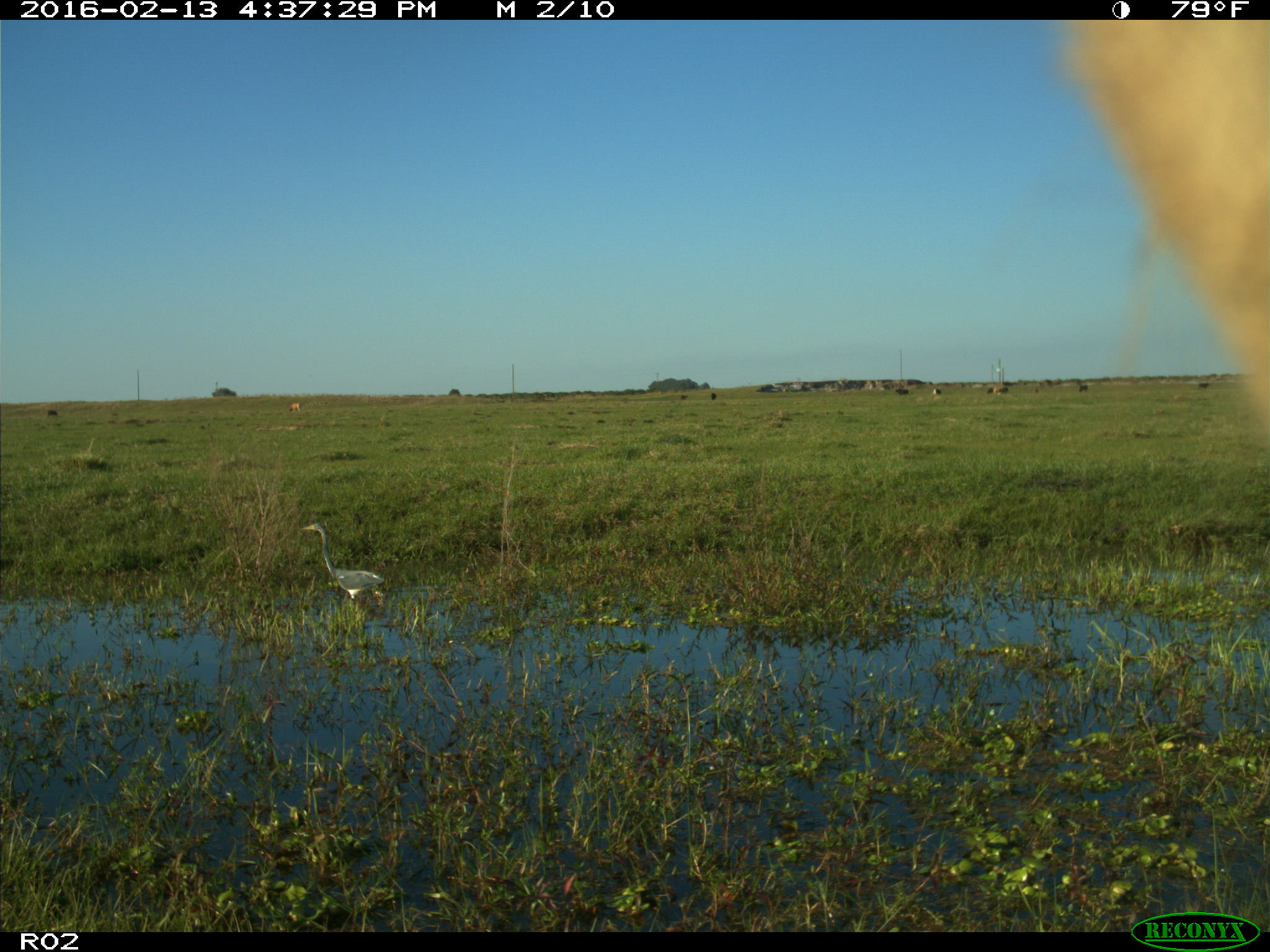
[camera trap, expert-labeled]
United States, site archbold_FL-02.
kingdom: Animalia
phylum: Chordata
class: Mammalia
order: Artiodactyla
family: Bovidae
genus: Bos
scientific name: Bos taurus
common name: domestic cow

----------------

#### [TASK DIRECTIONS]
Without any of the pictures, set the entries down again exactly as written.

#### [ANSWER TO THE EXERCISE]
[camera trap, expert-labeled]
United States, site archbold_FL-02.
kingdom: Animalia
phylum: Chordata
class: Mammalia
order: Artiodactyla
family: Bovidae
genus: Bos
scientific name: Bos taurus
common name: domestic cow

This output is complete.